• [PROVIDED TEXT]
════

So basically we need a way to retrieve the transformation at t – dt while rendering at t. Using an animation, this shouldn’t be too difficult: you just have to query your system for t – dt. If your animation is ad hoc, like with some real-time interaction, then you may store the previous transformations. Anyway, as long as you have both the previous object transformation position and the previous camera position transformation, you have it all.

In a minimalistic vertex shader, one would have something like the following:

void main() {
  gl_Position = gl_ProjectionModelViewMatrix * gl_Vertex; // equivalent to ftransform(), which is a deprecated function
}

For each object we will feed the shading pipeline with an additional information: the transformation matrix of t – dt. I considered that the projection matrix was unlikely to change fast enough to have any consequence on motion blur, so I decided not to store it, and to use the current one for both the old and the current position. It is up to you to choose your policy, but you have to be consistent when computing the speed in the end. Anyway, this leads to the following new vertex shader:

uniform mat4 oldTransformation;
varying vec2 speed;

vec2 getSpeed() {
  vec4 oldScreenCoord = gl_ProjectionMatrix * oldTransformation * gl_Vertex;
  vec4 newScreenCoord = gl_ProjectionMatrix * gl_ModelViewMatrix * gl_Vertex;
  vec2 v = newScreenCoord.xy / newScreenCoord.w - oldScreenCoord.xy / oldScreenCoord.w;
  return v;
}

void main() {
  gl_Position = gl_ProjectionModelViewMatrix * gl_Vertex; // No change here speed = getSpeed();
}

You may notice that the current position is computed twice (gl_Position and newScreenCoord). I let it this way to make the code easier to read, since it seems the shader compiler will optimize this anyway. Also, you have to be careful about the homogeneous coordinates operation.

════

• [GIVEN MATERIAL]

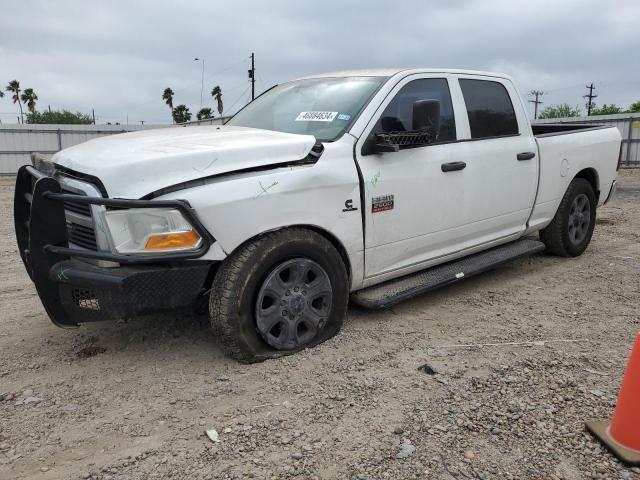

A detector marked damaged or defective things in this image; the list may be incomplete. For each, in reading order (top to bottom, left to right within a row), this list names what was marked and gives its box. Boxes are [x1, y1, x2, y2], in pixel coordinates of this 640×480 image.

════

• [WRITTEN TASKS]
1. Can you pull out the part of the motion blur excerpt starting at "So basically we" and ending at "have it all.", copied word for word?
2. In the motion blur excerpt, why isn't the projection matrix from t – dt stored, and what is used in its place? Answer in one to three sentences.

• [RESULTS FOR EACH TASK]
1.
So basically we need a way to retrieve the transformation at t – dt while rendering at t. Using an animation, this shouldn’t be too difficult: you just have to query your system for t – dt. If your animation is ad hoc, like with some real-time interaction, then you may store the previous transformations. Anyway, as long as you have both the previous object transformation position and the previous camera position transformation, you have it all.

2. It was judged unlikely to change fast enough to have any consequence on motion blur. So the current projection matrix is used for both the old and the current position.